Print

Print


> From: Code for Libraries [mailto:[log in to unmask]] On Behalf Of
> Bill Dueber
> Sent: Friday, March 05, 2010 08:48 PM
> To: [log in to unmask]
> Subject: Re: [CODE4LIB] Q: XML2JSON converter
> 
> On Fri, Mar 5, 2010 at 6:25 PM, Houghton,Andrew <[log in to unmask]>
> wrote:
> 
> > OK, I will bite, you stated:
> >
> > 1. That large datasets are a problem.
> > 2. That streaming APIs are a pain to deal with.
> > 3. That tool sets have memory constraints.
> >
> > So how do you propose to process large JSON datasets that:
> >
> > 1. Comply with the JSON specification.
> > 2. Can be read by any JavaScript/JSON processor.
> > 3. Do not require the use of streaming API.
> > 4. Do not exceed the memory limitations of current JSON processors.
> >
> >
> What I'm proposing is that we don't process large JSON datasets; I'm
> proposing that we process smallish JSON documents one at a time by
> pulling
> them out of a stream based on an end-of-record character.
> 
> This is basically what we use for MARC21 binary format -- have a
> defined
> structure for a valid record, and separate multiple well-formed record
> structures with an end-of-record character.
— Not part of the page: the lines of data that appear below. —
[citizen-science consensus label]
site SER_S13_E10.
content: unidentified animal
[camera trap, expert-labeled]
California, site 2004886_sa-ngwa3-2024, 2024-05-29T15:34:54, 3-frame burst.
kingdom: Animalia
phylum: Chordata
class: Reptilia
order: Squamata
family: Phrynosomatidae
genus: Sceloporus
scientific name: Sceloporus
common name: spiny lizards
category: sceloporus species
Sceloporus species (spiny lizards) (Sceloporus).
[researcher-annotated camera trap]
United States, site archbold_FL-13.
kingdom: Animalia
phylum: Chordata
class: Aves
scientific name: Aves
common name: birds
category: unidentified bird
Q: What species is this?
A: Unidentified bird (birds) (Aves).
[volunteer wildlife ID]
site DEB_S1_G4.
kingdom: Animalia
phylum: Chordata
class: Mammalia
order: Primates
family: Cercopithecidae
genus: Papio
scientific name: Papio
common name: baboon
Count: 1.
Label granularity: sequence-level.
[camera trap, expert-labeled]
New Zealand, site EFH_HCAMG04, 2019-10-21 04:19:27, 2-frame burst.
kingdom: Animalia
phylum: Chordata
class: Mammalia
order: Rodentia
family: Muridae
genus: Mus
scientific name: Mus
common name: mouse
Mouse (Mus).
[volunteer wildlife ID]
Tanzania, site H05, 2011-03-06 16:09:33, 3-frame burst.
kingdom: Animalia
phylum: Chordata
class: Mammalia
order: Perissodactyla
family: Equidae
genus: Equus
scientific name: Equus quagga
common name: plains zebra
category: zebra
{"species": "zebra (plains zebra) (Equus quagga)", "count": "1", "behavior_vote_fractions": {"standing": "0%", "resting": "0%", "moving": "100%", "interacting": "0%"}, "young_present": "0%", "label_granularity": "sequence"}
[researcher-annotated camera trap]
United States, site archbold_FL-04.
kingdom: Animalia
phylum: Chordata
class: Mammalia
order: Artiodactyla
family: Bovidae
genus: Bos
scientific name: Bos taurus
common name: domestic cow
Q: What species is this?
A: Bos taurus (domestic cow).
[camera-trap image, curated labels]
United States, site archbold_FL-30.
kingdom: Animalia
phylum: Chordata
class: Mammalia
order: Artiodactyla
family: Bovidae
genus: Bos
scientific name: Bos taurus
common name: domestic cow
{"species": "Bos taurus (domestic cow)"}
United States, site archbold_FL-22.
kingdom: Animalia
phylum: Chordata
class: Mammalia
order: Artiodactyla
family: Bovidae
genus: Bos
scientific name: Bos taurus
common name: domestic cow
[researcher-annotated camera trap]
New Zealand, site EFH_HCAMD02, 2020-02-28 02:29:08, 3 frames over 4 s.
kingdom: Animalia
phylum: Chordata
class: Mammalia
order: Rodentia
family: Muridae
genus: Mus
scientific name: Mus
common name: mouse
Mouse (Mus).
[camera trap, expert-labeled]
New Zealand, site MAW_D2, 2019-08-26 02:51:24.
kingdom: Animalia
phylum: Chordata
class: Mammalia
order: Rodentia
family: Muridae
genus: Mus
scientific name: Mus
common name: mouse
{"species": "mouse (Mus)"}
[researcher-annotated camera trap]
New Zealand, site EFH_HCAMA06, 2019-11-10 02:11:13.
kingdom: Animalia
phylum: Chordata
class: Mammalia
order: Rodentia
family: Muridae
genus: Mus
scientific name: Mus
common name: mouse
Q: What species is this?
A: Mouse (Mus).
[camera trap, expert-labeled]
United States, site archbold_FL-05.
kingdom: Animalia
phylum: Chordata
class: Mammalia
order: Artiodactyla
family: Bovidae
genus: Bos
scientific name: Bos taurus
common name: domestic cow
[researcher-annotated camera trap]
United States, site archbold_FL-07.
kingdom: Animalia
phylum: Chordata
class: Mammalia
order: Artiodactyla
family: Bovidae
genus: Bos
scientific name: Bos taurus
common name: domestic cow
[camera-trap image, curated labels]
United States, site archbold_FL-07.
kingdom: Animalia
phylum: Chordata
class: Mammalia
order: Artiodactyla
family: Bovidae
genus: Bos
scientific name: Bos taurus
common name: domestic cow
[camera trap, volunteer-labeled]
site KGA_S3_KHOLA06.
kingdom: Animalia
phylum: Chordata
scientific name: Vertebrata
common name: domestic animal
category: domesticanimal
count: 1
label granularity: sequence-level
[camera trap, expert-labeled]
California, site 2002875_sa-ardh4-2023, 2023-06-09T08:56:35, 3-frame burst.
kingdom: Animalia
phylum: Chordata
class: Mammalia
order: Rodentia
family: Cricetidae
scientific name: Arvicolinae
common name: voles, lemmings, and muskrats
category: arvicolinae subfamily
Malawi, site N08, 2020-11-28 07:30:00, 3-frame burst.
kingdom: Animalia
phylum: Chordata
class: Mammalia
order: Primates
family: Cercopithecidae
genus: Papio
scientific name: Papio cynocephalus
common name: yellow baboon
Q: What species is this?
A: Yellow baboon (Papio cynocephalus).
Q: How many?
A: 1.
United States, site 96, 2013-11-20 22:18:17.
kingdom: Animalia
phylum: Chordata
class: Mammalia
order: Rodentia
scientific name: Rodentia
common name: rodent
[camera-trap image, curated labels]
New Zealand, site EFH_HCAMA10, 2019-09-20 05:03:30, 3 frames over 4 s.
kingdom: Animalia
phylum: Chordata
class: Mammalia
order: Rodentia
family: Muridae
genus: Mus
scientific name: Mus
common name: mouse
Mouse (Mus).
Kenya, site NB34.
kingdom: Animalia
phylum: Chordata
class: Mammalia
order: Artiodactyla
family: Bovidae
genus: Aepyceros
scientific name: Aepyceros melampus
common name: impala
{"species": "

This preserves JSON
> specification adherence at the record level and uses a different scheme
> to represent collections. Obviously, MARC-XML uses a different 
> mechanism to define a collection of records -- putting well-formed 
> record structures inside a <collection> tag.
> 
> So... I'm proposing define what we mean by a single MARC record
> serialized to JSON (in whatever format; I'm not very opinionated 
> on this point) that preserves the order, indicators, tags, data, 
> etc. we need to round-trip between marc21binary, marc-xml, and 
> marc-json.
> 
> And then separate those valid records with an end-of-record character
> -- "\n".

Ok, what I see here are divergent use cases and the willingness of the library community to break existing Web standards.  This is how the library community makes it more difficult to use their data and places additional barriers for people and organizations to enter their market because of these library centric protocols and standards.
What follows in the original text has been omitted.